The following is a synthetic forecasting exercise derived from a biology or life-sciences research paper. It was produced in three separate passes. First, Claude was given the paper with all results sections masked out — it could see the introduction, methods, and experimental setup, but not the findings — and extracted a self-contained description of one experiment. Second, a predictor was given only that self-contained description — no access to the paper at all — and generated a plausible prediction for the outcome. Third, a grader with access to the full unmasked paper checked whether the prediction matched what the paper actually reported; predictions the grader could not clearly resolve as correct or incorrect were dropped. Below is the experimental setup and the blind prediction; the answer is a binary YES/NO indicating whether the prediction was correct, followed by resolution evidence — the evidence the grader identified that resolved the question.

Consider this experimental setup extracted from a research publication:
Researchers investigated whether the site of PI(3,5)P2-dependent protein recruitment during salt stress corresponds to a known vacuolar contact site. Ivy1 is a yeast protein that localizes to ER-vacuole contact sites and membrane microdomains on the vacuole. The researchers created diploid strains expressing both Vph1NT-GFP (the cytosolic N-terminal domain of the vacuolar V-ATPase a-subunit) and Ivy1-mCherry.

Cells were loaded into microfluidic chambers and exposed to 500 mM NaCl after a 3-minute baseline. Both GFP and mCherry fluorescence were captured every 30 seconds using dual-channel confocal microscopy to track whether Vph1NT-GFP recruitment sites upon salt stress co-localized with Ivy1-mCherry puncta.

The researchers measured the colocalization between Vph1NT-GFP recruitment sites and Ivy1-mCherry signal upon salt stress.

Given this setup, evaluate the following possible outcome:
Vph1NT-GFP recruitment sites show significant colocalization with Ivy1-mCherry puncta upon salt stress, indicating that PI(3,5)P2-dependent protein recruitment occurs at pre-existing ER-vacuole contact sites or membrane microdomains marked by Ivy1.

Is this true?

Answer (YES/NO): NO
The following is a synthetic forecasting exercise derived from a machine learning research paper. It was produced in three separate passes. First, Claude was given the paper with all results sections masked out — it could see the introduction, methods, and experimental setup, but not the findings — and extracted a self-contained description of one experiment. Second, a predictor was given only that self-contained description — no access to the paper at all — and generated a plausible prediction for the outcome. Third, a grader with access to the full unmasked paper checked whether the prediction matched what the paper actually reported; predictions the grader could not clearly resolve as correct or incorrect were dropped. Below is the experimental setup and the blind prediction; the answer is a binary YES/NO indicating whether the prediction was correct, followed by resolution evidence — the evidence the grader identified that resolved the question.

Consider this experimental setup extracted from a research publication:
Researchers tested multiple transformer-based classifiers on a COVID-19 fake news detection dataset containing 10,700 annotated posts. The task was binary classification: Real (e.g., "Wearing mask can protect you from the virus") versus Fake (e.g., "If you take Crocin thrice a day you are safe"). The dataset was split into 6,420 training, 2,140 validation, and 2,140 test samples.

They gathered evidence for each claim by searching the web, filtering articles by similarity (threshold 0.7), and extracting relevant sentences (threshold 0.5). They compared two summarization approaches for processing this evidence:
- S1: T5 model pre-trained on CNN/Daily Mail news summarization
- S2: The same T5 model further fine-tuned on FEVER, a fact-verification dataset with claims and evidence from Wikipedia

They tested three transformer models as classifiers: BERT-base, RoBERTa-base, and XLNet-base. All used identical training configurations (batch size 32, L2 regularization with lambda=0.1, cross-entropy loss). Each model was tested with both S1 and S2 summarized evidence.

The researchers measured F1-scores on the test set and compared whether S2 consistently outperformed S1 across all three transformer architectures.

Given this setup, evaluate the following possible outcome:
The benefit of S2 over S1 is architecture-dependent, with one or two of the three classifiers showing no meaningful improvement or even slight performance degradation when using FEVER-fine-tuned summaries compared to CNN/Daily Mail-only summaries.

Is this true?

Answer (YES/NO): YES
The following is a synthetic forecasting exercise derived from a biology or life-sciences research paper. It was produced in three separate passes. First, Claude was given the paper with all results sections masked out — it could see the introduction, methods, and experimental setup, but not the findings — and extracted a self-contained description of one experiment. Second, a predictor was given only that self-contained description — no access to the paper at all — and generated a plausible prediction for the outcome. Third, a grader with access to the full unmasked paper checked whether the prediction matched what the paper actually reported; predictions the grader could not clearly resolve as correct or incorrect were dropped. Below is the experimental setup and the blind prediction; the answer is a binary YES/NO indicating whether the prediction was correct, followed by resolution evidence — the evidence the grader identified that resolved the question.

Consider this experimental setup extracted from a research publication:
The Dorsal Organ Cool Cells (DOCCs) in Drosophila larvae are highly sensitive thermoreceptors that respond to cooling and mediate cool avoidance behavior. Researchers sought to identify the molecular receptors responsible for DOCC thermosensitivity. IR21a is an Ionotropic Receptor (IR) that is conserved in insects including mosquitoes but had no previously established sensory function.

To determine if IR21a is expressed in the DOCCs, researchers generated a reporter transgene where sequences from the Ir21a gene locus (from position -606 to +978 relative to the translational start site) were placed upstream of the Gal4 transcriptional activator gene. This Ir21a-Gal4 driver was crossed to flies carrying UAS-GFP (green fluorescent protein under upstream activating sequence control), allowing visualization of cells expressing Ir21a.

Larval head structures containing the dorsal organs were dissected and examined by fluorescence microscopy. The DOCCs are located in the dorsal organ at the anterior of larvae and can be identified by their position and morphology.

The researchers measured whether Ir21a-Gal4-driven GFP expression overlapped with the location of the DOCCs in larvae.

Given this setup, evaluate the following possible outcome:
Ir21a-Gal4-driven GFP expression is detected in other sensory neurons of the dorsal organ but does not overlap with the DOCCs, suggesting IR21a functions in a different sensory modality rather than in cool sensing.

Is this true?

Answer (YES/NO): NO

* * * * * * *

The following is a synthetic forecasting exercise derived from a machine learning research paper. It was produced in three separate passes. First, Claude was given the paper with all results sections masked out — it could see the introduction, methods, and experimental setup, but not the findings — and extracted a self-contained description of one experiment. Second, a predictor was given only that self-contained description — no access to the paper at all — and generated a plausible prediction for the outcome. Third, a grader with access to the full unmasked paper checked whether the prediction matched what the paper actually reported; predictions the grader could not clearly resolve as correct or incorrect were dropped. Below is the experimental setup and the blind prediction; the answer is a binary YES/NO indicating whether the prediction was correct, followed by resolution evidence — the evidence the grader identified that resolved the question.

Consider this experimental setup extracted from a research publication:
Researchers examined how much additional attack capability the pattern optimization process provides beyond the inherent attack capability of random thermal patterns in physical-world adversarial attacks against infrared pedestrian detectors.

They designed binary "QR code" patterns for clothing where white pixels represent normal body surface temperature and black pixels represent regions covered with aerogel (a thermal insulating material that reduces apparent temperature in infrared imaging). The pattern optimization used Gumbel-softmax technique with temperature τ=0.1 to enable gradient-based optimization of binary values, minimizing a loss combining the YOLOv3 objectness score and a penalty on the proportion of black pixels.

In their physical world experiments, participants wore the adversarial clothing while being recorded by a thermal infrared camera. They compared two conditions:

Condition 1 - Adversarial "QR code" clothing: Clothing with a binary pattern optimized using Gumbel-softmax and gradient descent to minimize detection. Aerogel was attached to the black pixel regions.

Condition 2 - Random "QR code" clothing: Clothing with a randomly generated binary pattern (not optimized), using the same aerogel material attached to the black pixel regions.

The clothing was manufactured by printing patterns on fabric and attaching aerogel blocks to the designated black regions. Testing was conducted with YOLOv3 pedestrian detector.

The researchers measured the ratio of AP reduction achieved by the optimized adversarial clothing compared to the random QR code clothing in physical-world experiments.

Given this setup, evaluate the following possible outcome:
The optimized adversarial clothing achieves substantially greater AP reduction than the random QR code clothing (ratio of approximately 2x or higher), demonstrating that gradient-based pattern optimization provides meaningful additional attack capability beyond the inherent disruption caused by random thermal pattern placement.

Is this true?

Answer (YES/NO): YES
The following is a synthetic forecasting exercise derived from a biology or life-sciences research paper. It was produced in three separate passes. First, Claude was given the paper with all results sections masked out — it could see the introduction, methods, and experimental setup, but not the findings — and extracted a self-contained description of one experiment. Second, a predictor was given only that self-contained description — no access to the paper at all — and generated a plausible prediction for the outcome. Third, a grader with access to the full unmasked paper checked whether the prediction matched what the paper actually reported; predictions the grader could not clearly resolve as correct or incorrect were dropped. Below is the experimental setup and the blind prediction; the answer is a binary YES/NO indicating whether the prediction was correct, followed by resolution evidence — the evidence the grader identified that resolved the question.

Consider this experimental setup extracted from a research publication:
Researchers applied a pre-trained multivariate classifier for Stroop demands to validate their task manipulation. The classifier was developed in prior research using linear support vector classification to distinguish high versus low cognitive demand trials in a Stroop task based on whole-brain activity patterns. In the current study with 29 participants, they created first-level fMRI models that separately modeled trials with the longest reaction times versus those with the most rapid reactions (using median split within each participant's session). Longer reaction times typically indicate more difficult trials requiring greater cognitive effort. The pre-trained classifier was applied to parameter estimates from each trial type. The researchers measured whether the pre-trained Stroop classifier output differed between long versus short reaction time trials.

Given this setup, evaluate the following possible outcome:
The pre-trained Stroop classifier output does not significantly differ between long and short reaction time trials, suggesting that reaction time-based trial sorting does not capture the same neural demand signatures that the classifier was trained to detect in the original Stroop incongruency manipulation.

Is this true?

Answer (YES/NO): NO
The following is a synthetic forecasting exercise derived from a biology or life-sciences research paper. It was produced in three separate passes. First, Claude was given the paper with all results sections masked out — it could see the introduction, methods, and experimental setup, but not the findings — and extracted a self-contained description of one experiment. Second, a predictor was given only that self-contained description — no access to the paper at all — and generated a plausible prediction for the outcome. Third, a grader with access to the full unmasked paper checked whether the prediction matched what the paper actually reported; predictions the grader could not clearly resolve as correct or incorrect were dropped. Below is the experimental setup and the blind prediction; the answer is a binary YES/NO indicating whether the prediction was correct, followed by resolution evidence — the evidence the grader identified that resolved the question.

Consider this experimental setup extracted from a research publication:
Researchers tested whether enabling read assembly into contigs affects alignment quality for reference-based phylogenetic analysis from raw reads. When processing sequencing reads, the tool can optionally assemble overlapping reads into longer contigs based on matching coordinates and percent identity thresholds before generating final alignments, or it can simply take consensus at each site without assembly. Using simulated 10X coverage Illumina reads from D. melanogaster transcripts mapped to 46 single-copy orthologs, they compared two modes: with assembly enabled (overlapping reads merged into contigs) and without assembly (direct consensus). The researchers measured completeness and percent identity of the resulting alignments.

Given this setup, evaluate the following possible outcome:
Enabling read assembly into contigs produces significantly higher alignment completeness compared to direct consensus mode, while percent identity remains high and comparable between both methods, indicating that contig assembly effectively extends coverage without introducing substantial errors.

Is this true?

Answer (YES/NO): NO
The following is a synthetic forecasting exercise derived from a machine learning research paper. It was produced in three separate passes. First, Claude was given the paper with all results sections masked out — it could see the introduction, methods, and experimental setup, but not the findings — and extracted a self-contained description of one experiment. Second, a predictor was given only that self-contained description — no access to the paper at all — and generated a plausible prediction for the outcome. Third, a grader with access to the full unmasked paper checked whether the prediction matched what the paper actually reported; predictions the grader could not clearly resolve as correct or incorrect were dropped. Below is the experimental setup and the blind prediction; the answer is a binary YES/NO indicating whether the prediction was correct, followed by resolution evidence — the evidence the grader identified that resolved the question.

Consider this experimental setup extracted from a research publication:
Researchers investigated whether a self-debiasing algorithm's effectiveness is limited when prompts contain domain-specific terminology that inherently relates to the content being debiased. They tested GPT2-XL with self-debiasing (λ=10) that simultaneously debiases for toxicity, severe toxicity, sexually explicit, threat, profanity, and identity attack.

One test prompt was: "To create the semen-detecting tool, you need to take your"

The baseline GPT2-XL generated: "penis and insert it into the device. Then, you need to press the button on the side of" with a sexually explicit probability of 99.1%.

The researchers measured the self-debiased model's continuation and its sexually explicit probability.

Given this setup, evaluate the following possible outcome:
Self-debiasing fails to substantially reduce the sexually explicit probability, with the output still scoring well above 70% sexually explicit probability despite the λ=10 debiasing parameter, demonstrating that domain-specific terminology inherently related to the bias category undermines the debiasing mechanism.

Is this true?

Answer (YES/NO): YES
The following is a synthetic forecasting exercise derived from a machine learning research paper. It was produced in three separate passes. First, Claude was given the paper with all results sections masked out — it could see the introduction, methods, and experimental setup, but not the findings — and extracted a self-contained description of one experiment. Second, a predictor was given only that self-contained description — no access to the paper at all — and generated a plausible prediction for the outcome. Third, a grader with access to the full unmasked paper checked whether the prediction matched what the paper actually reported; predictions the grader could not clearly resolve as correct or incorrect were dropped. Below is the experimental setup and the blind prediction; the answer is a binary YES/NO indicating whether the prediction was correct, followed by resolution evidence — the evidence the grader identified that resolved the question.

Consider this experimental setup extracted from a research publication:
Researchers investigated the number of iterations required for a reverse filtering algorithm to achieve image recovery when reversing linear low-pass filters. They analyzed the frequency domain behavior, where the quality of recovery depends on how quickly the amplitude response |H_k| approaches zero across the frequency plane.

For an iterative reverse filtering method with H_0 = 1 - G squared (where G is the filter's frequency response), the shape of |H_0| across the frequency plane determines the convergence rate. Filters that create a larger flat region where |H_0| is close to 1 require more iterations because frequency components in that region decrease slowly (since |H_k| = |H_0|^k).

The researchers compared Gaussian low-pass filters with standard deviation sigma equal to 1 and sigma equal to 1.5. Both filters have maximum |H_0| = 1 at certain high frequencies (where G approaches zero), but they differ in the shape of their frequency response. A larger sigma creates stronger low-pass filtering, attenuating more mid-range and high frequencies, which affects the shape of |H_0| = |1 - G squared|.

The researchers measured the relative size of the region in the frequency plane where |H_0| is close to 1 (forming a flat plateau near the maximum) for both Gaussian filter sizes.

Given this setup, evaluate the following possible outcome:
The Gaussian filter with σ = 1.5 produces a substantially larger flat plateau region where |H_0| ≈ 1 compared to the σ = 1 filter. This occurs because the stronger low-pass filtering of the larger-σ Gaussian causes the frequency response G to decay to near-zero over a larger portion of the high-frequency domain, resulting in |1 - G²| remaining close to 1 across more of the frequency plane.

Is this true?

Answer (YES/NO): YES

* * * * * * *

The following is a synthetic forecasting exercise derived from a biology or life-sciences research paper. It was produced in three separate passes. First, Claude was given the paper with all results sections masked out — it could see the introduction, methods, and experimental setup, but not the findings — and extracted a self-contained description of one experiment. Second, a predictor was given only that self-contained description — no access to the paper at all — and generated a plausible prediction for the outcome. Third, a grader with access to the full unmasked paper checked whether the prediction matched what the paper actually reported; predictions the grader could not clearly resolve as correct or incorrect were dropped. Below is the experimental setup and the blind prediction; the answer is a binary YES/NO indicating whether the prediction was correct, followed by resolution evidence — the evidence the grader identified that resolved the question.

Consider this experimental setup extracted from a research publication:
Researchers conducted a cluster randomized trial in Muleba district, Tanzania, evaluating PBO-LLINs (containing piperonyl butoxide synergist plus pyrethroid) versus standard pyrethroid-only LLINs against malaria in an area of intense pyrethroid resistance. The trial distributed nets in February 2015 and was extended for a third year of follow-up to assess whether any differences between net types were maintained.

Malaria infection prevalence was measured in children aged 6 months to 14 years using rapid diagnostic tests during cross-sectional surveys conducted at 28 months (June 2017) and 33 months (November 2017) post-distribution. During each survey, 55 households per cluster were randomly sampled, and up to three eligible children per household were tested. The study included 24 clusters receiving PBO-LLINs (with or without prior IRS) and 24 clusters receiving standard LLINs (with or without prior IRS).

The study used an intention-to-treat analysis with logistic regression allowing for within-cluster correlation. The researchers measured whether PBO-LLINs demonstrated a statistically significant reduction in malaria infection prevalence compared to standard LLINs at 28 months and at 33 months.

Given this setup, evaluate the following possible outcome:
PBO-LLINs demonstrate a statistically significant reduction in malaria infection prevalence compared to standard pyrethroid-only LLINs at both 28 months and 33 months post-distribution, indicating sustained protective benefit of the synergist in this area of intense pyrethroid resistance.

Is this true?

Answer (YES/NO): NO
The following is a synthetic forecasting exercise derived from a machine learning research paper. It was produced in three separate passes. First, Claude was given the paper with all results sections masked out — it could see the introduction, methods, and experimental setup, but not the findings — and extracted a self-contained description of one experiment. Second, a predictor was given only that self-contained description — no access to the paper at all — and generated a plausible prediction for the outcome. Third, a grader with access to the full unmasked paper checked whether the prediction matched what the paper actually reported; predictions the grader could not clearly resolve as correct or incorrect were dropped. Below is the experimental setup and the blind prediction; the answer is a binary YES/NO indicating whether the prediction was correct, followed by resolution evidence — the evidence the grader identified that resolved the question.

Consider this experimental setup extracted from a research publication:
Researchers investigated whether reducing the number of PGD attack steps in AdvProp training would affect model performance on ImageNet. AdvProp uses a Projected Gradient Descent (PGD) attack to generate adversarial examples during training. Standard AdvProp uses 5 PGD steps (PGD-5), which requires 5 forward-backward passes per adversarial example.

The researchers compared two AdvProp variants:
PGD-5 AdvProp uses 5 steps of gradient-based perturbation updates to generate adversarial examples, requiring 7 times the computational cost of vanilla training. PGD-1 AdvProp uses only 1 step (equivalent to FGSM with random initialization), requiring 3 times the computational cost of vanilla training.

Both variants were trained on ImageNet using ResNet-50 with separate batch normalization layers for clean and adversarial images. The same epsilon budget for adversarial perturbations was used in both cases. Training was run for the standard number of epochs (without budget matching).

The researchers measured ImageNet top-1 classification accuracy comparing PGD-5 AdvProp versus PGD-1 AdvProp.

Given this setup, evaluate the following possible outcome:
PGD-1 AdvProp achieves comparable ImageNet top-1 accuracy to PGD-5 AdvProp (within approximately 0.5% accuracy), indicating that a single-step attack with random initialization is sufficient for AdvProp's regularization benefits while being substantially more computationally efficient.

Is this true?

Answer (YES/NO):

* * * * * * *

EXERCISE PROMPT
If a line in the records above holds the string "percent", copy it.

ANSWER TO THIS TASK
Researchers tested whether enabling read assembly into contigs affects alignment quality for reference-based phylogenetic analysis from raw reads. When processing sequencing reads, the tool can optionally assemble overlapping reads into longer contigs based on matching coordinates and percent identity thresholds before generating final alignments, or it can simply take consensus at each site without assembly. Using simulated 10X coverage Illumina reads from D. melanogaster transcripts mapped to 46 single-copy orthologs, they compared two modes: with assembly enabled (overlapping reads merged into contigs) and without assembly (direct consensus). The researchers measured completeness and percent identity of the resulting alignments.
Enabling read assembly into contigs produces significantly higher alignment completeness compared to direct consensus mode, while percent identity remains high and comparable between both methods, indicating that contig assembly effectively extends coverage without introducing substantial errors.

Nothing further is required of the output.